Records of scene-based questions
·····
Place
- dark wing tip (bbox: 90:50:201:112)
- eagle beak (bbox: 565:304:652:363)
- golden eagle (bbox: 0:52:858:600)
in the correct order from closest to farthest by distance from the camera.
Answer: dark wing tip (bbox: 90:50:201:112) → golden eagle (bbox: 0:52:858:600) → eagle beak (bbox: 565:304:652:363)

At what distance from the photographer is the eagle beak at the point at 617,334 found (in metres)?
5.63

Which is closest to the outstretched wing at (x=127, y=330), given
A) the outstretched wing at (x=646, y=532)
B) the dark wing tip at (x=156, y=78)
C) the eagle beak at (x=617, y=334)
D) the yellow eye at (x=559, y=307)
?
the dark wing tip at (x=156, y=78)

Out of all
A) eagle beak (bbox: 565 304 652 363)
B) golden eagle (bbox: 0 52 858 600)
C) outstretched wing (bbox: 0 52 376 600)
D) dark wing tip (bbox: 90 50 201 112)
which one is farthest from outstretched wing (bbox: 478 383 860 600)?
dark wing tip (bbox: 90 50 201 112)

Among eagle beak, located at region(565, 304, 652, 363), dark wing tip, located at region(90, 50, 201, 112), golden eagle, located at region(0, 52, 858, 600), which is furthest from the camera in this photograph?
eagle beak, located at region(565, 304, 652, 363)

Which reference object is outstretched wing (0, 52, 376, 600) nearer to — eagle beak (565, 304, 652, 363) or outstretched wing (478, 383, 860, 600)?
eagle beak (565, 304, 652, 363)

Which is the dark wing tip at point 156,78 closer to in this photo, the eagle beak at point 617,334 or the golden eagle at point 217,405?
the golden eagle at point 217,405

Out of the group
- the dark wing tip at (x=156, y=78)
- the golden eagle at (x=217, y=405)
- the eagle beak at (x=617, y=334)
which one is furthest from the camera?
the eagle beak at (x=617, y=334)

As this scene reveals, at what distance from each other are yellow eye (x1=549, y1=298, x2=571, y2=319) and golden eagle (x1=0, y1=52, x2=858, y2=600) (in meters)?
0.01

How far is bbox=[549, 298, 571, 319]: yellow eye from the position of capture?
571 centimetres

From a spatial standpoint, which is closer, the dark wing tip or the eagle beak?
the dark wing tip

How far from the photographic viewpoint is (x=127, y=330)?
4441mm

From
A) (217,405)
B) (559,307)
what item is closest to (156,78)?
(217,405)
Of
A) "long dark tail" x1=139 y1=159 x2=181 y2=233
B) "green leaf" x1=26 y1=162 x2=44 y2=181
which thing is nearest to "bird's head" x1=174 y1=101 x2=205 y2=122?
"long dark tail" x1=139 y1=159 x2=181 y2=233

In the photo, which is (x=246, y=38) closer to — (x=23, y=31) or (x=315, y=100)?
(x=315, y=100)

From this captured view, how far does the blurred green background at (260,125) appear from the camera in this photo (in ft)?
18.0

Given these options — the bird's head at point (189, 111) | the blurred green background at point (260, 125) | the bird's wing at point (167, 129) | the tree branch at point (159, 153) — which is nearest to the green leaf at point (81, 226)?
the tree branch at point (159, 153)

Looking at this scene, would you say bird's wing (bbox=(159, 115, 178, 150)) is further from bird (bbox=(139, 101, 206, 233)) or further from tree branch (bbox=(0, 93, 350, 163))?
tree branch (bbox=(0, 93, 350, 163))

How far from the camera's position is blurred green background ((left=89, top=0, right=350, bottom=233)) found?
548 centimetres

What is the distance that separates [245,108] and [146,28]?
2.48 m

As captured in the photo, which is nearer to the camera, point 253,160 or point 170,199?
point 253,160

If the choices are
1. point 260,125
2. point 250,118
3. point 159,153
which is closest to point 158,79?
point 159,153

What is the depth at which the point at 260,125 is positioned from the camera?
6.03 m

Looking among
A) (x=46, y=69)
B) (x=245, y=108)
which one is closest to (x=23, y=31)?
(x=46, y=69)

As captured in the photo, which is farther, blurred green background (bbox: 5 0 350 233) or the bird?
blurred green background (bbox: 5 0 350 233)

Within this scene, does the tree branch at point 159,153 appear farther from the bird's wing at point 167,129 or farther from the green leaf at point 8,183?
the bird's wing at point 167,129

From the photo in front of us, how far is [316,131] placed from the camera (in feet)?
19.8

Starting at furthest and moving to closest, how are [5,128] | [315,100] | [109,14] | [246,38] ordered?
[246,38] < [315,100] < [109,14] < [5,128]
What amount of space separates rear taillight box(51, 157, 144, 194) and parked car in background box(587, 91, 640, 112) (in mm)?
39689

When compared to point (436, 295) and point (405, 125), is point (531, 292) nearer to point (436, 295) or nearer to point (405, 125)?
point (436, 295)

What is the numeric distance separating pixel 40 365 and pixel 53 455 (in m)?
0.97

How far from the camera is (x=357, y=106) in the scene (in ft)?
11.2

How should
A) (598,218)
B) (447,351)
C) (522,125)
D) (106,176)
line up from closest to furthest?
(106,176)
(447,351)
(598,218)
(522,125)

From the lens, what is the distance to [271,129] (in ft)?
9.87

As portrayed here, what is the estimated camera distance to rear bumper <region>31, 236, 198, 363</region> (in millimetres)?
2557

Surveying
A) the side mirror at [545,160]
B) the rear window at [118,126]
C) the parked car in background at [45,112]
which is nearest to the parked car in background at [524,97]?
·····
▶ _Task requirements_
Take the entries above and copy them out exactly.

▶ _Exercise answer_
Place
- dark wing tip (bbox: 90:50:201:112)
- eagle beak (bbox: 565:304:652:363)
- golden eagle (bbox: 0:52:858:600)
in the correct order from closest to farthest by distance from the camera.
Answer: dark wing tip (bbox: 90:50:201:112) → golden eagle (bbox: 0:52:858:600) → eagle beak (bbox: 565:304:652:363)

At what distance from the photographer is the eagle beak at the point at 617,334 found (in metres)?
5.63

Which is closest to the outstretched wing at (x=127, y=330), given
A) the outstretched wing at (x=646, y=532)
B) the dark wing tip at (x=156, y=78)
C) the eagle beak at (x=617, y=334)
D) the yellow eye at (x=559, y=307)
?
the dark wing tip at (x=156, y=78)

Out of all
A) eagle beak (bbox: 565 304 652 363)
B) golden eagle (bbox: 0 52 858 600)
C) outstretched wing (bbox: 0 52 376 600)
D) dark wing tip (bbox: 90 50 201 112)
which one is farthest from outstretched wing (bbox: 478 383 860 600)?
dark wing tip (bbox: 90 50 201 112)

Among eagle beak, located at region(565, 304, 652, 363), dark wing tip, located at region(90, 50, 201, 112), golden eagle, located at region(0, 52, 858, 600), which is furthest from the camera in this photograph?
eagle beak, located at region(565, 304, 652, 363)

Which reference object is outstretched wing (0, 52, 376, 600) nearer to — eagle beak (565, 304, 652, 363) or outstretched wing (478, 383, 860, 600)?
eagle beak (565, 304, 652, 363)

Which is the dark wing tip at point 156,78 closer to in this photo, the eagle beak at point 617,334 or the golden eagle at point 217,405?
the golden eagle at point 217,405

Out of the group
- the dark wing tip at (x=156, y=78)
- the golden eagle at (x=217, y=405)
- the eagle beak at (x=617, y=334)
which one is furthest from the camera?
the eagle beak at (x=617, y=334)

As this scene reveals, at what distance from each other are yellow eye (x1=549, y1=298, x2=571, y2=319) and golden eagle (x1=0, y1=52, x2=858, y2=600) (in meters)?
0.01

How far is bbox=[549, 298, 571, 319]: yellow eye from the position of capture?
571 centimetres

From a spatial standpoint, which is closer, the dark wing tip or the eagle beak?
the dark wing tip

How far from the photographic viewpoint is (x=127, y=330)?
4441mm

From
A) (217,405)
B) (559,307)
what item is closest to (156,78)?
(217,405)
Of
A) "long dark tail" x1=139 y1=159 x2=181 y2=233
B) "green leaf" x1=26 y1=162 x2=44 y2=181
which thing is nearest to "bird's head" x1=174 y1=101 x2=205 y2=122?
"long dark tail" x1=139 y1=159 x2=181 y2=233

In the photo, which is (x=246, y=38) closer to — (x=23, y=31) or (x=315, y=100)?
(x=315, y=100)

From this captured view, how far does the blurred green background at (260,125) appear from the camera in this photo (in ft)?
18.0

Given these options — the bird's head at point (189, 111) | the blurred green background at point (260, 125) | the bird's wing at point (167, 129) | the tree branch at point (159, 153) — which is nearest to the green leaf at point (81, 226)?
the tree branch at point (159, 153)

Looking at this scene, would you say bird's wing (bbox=(159, 115, 178, 150)) is further from bird (bbox=(139, 101, 206, 233)) or further from tree branch (bbox=(0, 93, 350, 163))?
tree branch (bbox=(0, 93, 350, 163))

How far from the camera's position is blurred green background ((left=89, top=0, right=350, bottom=233)) found?
548 centimetres

What is the distance that separates [245,108] and [146,28]?
2.48 m

As captured in the photo, which is nearer to the camera, point 253,160 or point 170,199?
point 253,160

If the choices are
1. point 260,125
2. point 250,118
3. point 159,153
which is closest to point 158,79?
point 159,153

What is the depth at which the point at 260,125 is positioned from the camera?
6.03 m

Looking among
A) (x=46, y=69)
B) (x=245, y=108)
which one is closest to (x=23, y=31)?
(x=46, y=69)

As captured in the photo, which is farther, blurred green background (bbox: 5 0 350 233) or the bird?
blurred green background (bbox: 5 0 350 233)

Within this scene, does the tree branch at point 159,153 appear farther from the bird's wing at point 167,129 or farther from the green leaf at point 8,183?
the bird's wing at point 167,129

From the photo in front of us, how far is [316,131] placed from the camera (in feet)?
19.8

Starting at furthest and moving to closest, how are [5,128] | [315,100] | [109,14] | [246,38] ordered?
[246,38] < [315,100] < [109,14] < [5,128]
What amount of space separates rear taillight box(51, 157, 144, 194) and parked car in background box(587, 91, 640, 112) (in mm)?
39689

When compared to point (436, 295) and point (405, 125), is point (531, 292) nearer to point (436, 295) or nearer to point (405, 125)?
point (436, 295)

What is the numeric distance separating pixel 40 365 and pixel 53 455 (in m)?
0.97

How far from the camera is (x=357, y=106) in the scene (in ft)?
11.2

How should
A) (598,218)
B) (447,351)
C) (522,125)
D) (106,176)
line up from closest to furthest?
(106,176)
(447,351)
(598,218)
(522,125)

From the lens, what is the distance to [271,129] (in ft)?
9.87

As portrayed here, what is the estimated camera distance to rear bumper <region>31, 236, 198, 363</region> (in millimetres)?
2557

Surveying
A) the side mirror at [545,160]
B) the rear window at [118,126]
C) the parked car in background at [45,112]
which is nearest to the parked car in background at [524,97]?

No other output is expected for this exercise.